TEXTO FORNECIDO
Finanças da subscrição externa de capital

Yuichi Richard Tsukamoto

Professor-Contratado do Departamento de Contabilidade, Finanças e Controle da Escola de Administração de emprêsas de São Paulo, da Fundação Getúlio Vargas e Diretor Executivo da Companhia Paulista de Fertilizantes COPAS

A formação e o fortalecimento do capital próprio da emprêsa têm sido uma das metas principais das recentes políticas econômico-financeiras do Governo. Em face do desempenho extraordinário do mercado de ações, as autoridades monetárias fazem um apelo às emprêsas para que busquem capital em vez de crédito. Certamente, o crescente interesse de investidores brasileiros pelo mercado de ações abre grandes perspectivas à democratização do capital das emprêsas. Observamos que diversas emprêsas se aproveitaram e se aproveitarão das novas oportunidades do mercado de ações para nele lançar suas ações novas. Estas subscrições de capital, além de democratizarem as emprêsas lançadoras, permitem-lhes realizar investimentos indispensáveis, obtendo recursos financeiros por custo inferior aos conseguidos em estabelecimentos financeiros. Os consumidores receberão os benefícios da redução dos preços, uma vez que as despesas financeiras das emprêsas deverão ser diminuídas. Tal democratização das emprêsas contribuirá para a política de combate à inflação e fortalecerá o regime econômico do país.

FAÇA ISTO
De acordo com o texto fornecido, que apelo as autoridades monetárias fazem às empresas? Não é preciso consultar os dados.

DADOS

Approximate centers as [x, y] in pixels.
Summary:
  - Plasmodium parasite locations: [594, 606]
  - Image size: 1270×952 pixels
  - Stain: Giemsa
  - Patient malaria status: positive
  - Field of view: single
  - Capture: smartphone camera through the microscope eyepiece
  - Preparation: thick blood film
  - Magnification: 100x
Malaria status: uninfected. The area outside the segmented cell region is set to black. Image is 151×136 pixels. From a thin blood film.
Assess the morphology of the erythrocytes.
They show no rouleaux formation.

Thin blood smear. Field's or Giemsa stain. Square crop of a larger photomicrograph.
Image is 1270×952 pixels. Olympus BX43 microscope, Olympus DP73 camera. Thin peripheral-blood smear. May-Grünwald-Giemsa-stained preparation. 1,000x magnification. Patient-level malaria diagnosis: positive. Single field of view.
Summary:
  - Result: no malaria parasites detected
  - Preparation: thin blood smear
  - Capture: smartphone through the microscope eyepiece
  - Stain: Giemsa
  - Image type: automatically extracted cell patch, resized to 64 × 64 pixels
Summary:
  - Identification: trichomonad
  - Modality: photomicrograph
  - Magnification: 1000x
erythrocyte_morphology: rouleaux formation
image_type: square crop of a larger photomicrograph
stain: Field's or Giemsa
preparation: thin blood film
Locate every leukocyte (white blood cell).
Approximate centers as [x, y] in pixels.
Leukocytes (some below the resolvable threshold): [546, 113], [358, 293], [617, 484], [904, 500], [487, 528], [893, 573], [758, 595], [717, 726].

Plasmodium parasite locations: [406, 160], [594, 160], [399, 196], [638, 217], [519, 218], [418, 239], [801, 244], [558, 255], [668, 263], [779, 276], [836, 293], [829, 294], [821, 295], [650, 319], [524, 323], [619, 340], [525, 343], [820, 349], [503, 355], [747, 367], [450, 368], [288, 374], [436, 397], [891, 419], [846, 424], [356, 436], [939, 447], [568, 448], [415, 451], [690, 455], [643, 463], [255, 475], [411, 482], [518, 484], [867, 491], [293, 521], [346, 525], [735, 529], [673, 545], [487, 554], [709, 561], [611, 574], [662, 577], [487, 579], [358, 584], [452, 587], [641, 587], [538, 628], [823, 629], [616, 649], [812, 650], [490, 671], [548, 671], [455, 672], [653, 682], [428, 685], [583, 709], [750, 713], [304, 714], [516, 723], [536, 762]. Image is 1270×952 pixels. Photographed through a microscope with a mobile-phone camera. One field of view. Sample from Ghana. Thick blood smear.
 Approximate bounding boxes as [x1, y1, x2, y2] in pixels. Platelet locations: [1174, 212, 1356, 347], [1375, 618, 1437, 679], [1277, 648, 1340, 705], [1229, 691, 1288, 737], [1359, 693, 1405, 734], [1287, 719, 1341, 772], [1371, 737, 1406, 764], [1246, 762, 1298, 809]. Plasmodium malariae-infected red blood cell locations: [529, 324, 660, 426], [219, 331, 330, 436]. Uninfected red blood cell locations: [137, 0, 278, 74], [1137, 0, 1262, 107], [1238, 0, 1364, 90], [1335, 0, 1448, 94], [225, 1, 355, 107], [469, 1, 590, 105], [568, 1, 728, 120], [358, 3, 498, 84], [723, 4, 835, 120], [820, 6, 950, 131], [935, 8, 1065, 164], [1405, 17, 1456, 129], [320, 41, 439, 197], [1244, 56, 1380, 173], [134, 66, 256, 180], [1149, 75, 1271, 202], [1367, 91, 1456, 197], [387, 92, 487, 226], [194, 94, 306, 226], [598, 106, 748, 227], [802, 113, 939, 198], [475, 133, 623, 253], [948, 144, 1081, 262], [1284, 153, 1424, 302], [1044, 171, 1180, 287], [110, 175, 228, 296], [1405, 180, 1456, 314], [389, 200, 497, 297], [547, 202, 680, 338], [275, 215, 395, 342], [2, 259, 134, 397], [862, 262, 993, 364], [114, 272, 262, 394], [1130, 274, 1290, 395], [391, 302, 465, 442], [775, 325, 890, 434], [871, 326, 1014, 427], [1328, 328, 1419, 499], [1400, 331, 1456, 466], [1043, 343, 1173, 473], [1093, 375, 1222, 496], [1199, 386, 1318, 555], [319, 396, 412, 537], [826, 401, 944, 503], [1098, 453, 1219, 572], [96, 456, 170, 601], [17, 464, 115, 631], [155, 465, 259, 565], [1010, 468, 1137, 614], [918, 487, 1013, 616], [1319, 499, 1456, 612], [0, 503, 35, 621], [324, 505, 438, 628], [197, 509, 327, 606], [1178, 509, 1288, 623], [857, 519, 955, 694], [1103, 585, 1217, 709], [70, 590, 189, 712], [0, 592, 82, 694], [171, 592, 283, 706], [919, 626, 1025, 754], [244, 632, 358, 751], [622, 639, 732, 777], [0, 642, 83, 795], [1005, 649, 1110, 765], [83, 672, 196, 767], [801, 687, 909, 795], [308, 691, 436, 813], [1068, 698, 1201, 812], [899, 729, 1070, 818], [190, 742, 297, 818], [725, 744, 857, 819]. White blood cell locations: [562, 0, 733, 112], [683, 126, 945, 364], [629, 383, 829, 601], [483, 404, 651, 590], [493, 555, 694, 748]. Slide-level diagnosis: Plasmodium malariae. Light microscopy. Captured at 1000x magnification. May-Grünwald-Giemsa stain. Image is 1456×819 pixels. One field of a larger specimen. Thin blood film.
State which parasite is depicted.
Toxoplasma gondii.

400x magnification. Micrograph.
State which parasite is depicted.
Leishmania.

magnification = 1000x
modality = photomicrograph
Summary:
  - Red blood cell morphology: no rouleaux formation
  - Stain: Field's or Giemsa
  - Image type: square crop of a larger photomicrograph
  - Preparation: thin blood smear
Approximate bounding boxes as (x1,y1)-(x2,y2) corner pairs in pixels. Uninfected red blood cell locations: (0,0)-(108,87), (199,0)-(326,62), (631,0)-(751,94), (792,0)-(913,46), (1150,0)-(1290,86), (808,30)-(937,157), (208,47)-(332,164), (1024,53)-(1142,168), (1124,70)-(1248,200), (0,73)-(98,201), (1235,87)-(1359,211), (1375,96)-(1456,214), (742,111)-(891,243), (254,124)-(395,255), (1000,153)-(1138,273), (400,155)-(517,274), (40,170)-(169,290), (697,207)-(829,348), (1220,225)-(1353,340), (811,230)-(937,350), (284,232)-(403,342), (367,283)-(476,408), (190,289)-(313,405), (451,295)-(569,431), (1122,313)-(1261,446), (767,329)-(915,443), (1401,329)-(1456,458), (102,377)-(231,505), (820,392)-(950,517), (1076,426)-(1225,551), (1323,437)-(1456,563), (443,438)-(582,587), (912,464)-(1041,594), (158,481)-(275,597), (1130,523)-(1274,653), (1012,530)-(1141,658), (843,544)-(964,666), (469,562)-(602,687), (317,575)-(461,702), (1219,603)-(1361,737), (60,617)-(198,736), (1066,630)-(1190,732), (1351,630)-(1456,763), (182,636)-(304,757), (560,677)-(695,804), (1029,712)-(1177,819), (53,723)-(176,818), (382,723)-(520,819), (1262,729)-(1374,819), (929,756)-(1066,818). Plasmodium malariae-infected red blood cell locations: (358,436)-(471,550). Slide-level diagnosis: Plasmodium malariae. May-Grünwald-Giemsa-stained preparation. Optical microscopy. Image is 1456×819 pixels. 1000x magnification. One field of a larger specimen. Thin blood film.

RESPOSTA
Que busquem capital em vez de crédito.